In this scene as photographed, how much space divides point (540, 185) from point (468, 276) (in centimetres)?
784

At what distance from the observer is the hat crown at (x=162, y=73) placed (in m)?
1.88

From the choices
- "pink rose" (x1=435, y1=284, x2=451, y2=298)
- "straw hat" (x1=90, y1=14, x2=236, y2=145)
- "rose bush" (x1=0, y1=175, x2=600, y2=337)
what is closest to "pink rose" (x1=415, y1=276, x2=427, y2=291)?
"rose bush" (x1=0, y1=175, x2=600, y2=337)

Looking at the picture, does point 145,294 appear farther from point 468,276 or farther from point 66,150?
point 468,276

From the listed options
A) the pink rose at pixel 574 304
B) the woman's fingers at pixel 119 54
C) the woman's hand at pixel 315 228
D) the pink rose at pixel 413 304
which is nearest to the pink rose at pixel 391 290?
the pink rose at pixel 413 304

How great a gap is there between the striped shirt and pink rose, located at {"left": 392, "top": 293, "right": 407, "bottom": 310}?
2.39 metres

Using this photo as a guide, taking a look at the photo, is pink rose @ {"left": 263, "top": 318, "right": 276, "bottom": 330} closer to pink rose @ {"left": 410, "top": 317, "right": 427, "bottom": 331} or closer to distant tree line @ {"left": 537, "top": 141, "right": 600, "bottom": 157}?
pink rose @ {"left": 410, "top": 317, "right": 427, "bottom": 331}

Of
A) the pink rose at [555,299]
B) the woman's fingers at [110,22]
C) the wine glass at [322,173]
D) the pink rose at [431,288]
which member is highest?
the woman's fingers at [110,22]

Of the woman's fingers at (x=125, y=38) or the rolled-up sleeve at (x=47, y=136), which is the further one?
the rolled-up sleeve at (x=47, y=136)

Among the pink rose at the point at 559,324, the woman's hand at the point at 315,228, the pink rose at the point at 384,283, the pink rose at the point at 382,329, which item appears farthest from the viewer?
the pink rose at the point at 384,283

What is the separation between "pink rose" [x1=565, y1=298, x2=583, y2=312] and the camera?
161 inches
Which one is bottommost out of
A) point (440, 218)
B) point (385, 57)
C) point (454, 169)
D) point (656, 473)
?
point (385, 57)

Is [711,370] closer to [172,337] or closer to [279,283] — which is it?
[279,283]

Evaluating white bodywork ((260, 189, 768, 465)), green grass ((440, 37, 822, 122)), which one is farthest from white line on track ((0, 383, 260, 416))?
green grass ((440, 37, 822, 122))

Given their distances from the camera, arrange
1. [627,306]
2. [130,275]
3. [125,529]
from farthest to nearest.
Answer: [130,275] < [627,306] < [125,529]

## Instruction
Reproduce the listing above verbatim, starting from its first line and ending with the line containing "2.39 metres", inclusive.

## Final answer
In this scene as photographed, how much space divides point (540, 185) from point (468, 276) (in centimetres)?
784

At what distance from the observer is the hat crown at (x=162, y=73) placed (in m)?
1.88

From the choices
- "pink rose" (x1=435, y1=284, x2=451, y2=298)
- "straw hat" (x1=90, y1=14, x2=236, y2=145)
- "rose bush" (x1=0, y1=175, x2=600, y2=337)
what is closest to "pink rose" (x1=415, y1=276, x2=427, y2=291)?
"rose bush" (x1=0, y1=175, x2=600, y2=337)

Looking at the picture, does point 145,294 appear farther from point 468,276 or farther from point 66,150?
point 468,276

From the listed options
A) the pink rose at pixel 574 304
B) the woman's fingers at pixel 119 54
C) the woman's hand at pixel 315 228
D) the pink rose at pixel 413 304
which is nearest to the pink rose at pixel 391 290?
the pink rose at pixel 413 304

How great a gap is there between the striped shirt and pink rose, located at {"left": 392, "top": 293, "right": 407, "bottom": 310}?
2.39 metres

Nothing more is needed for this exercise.